И когда Петя бросил свои дерзкие слова — «я люблю Наташу» — внезапно вспыхнувшей надеждой он поверил, что повторится опять сладкое мгновенье, и опять жаркие красные лепестки губ Наташи раскроются для него, и он выпьет волшебного напитка, сколько хочет и может.
Но Наташа отстранилась. И стало холодно плечу.
И было тихо вокруг. Шептали листья деревьев свою старую весеннюю сказку. Уносил ее далеко тихий вечерний ветерок. И где-то, далеко, кому-то дарил он эту сказку, навевая грезы.

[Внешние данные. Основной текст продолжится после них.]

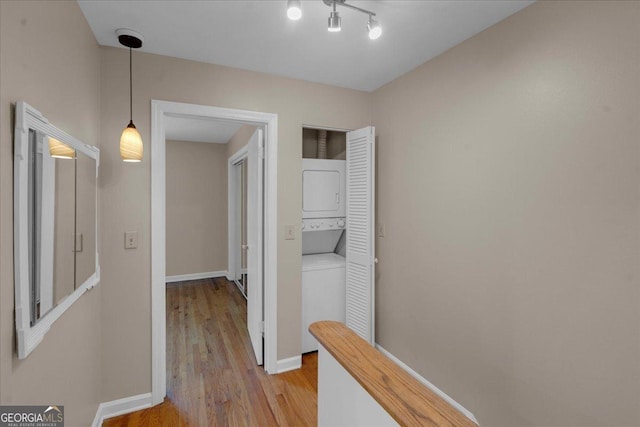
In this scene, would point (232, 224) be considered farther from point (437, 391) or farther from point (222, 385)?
point (437, 391)

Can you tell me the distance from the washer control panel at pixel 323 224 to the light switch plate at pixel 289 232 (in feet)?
1.06

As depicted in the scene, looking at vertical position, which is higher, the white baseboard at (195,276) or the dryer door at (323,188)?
the dryer door at (323,188)

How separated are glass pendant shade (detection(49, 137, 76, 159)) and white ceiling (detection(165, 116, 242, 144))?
2.56 metres

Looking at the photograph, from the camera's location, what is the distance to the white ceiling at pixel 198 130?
405 centimetres

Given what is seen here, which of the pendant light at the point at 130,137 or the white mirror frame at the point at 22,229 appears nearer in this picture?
the white mirror frame at the point at 22,229

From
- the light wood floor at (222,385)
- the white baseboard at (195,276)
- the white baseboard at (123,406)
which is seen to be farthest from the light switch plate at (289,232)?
the white baseboard at (195,276)

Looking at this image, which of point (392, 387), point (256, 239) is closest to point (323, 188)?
point (256, 239)

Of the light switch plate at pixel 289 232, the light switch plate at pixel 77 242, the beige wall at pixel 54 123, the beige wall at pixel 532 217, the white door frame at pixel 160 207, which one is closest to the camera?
the beige wall at pixel 54 123

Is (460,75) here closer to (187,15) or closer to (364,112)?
(364,112)

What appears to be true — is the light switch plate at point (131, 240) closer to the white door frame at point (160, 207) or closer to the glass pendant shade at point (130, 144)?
the white door frame at point (160, 207)

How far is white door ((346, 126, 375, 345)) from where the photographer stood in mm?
2689

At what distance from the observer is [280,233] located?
2568 millimetres

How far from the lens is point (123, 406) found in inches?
81.4

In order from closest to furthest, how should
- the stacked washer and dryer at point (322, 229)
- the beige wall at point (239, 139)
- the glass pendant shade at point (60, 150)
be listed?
the glass pendant shade at point (60, 150), the stacked washer and dryer at point (322, 229), the beige wall at point (239, 139)
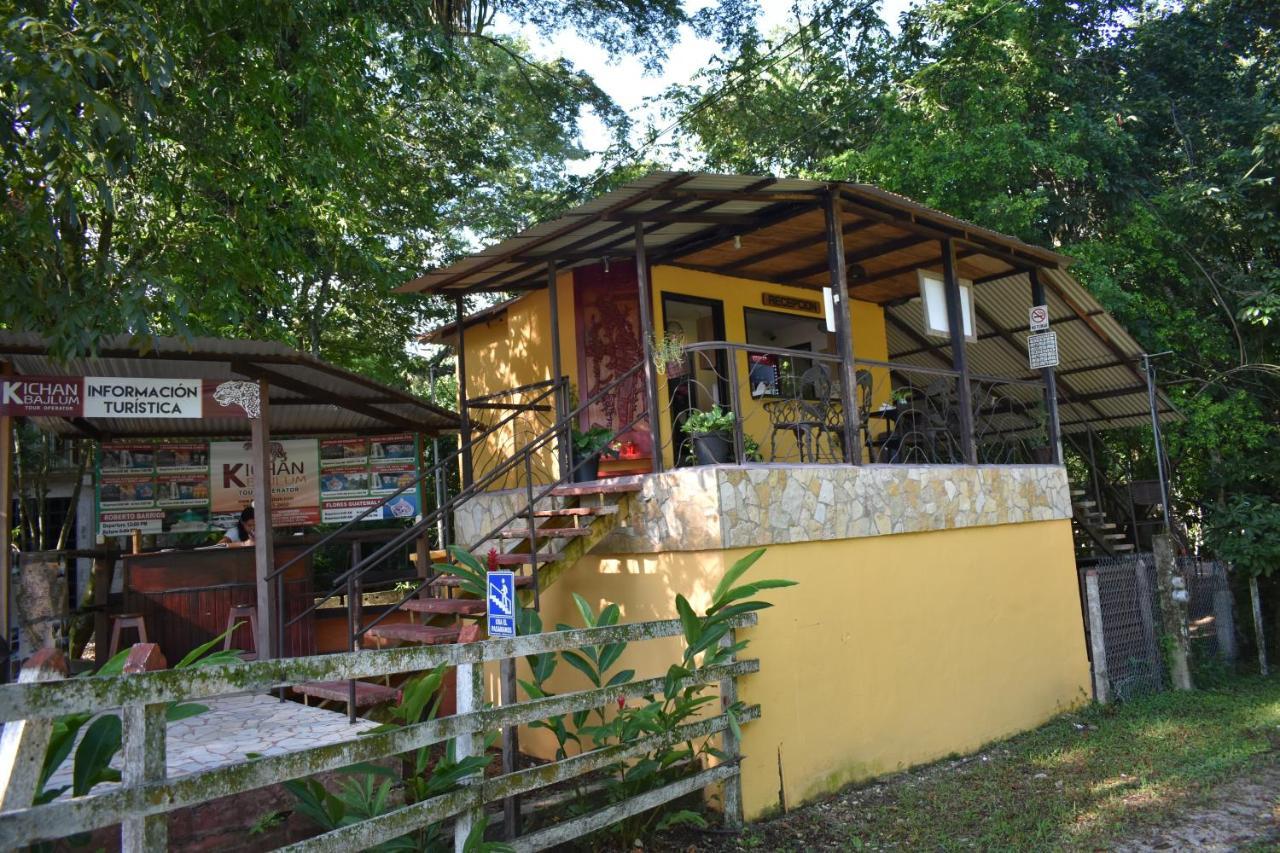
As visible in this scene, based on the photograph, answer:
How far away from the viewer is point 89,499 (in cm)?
1482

А Наташа молчала долго, долго.
И вдруг, подымаясь со скамьи, сказала:
— Пойдемте. Уже поздно.
И видя, что Петя сидит неподвижно и весь застыл в ожиданье, Наташа наклоняется к нему — какое пламя, какое пламя! — и шепчет:
— Милый, милый… Но я невеста!..
Зашуршали липы. И, кажется, вздохнули колокола Покровской церкви.
Какая это была темная ночь!..
IV.
Тянулись дни за днями. Каждый вечер видел Петя прекрасное лицо Наташи у окна. Шевелилась бледно-розовая занавеска, и черные волосы мелькали и смеялись. Мелькало и смеялось личико, и алели губы.
И звучал ароматный голос:
— Ах, это вы — Петя? Здравствуйте. Письмо получили?
Тонкая ручка, по которой пробежал темный пушок, опускается. Петя жмет пальцы… Поцеловать бы их, молиться бы на них!..
Стыдно!..
И стоит Петя, как всегда смущенный, весь горячий, и сухими губами пытается сказать важные, нужные, страшные слова. Но слова умерли, только что родившись. Замкнулись уста. И тонкий, как тень, стоит Петя пред окном, весь в порыве, в неукротимой жажде прильнуть к окну, к занавеске, к цветам, к черным волосам, к ядовитым лепесткам губ, на всю жизнь отравивших его.
А Наташа смеется звонко и ее голос становится сухим и острым.
— Ах, какой вы трус, Петя, какой трус! Пойдемте завтра на бульвар…
Приходило завтра. Сияло солнце. Сверкало море. А вечером сияли глаза Наташи. Сверкало пламя ее губ. Но не повторялось мгновенье. Не раскрывались лепестки. Молчали уста.
Они шли по боковой аллее, там, где было мало народу, куда доносились мягче и нежнее звуки оркестра.
Наташа весело болтала. Петя страдал. Звонкий голосок девушки мучительным эхо переливался в его душе и ему хотелось прогнать это эхо, заставить замолчать эти лукавые уста, которые так взманили, так много посулили, а теперь раскрываются только для пустых слов и ничего не значащей болтовни.
На последней скамье они присели. Опять горячее плечо жжет. Петя отодвинулся.
— Отчего вы отодвинулись, Петя?
Дрожащими губами, поникнув головой, Петя отвечает:
— Потому что я вас люблю.
Наташа придвигается близко, жжет искрами своих глаз и качает головой:
— Глупый вы, глупый!
Поцеловать? Прильнуть? Заплакать?
Стыдно, стыдно!..
И Петя, делая усилия над собой и тяжело дыша, говорит:
— У Надсона сказано: «только утро любви хорошо».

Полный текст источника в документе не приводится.